START DATASET ENTRIES

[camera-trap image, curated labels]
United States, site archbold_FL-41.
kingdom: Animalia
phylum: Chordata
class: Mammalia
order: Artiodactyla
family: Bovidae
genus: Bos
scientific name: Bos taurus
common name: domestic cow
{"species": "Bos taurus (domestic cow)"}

END DATASET ENTRIES

= YOUR TASK =
Beginning at the line that contains "class: Mammalia", transcribe every line through the end of the material exactly, leaving out all earlier lines.

= SOLUTION TO THIS EXERCISE =
class: Mammalia
order: Artiodactyla
family: Bovidae
genus: Bos
scientific name: Bos taurus
common name: domestic cow
{"species": "Bos taurus (domestic cow)"}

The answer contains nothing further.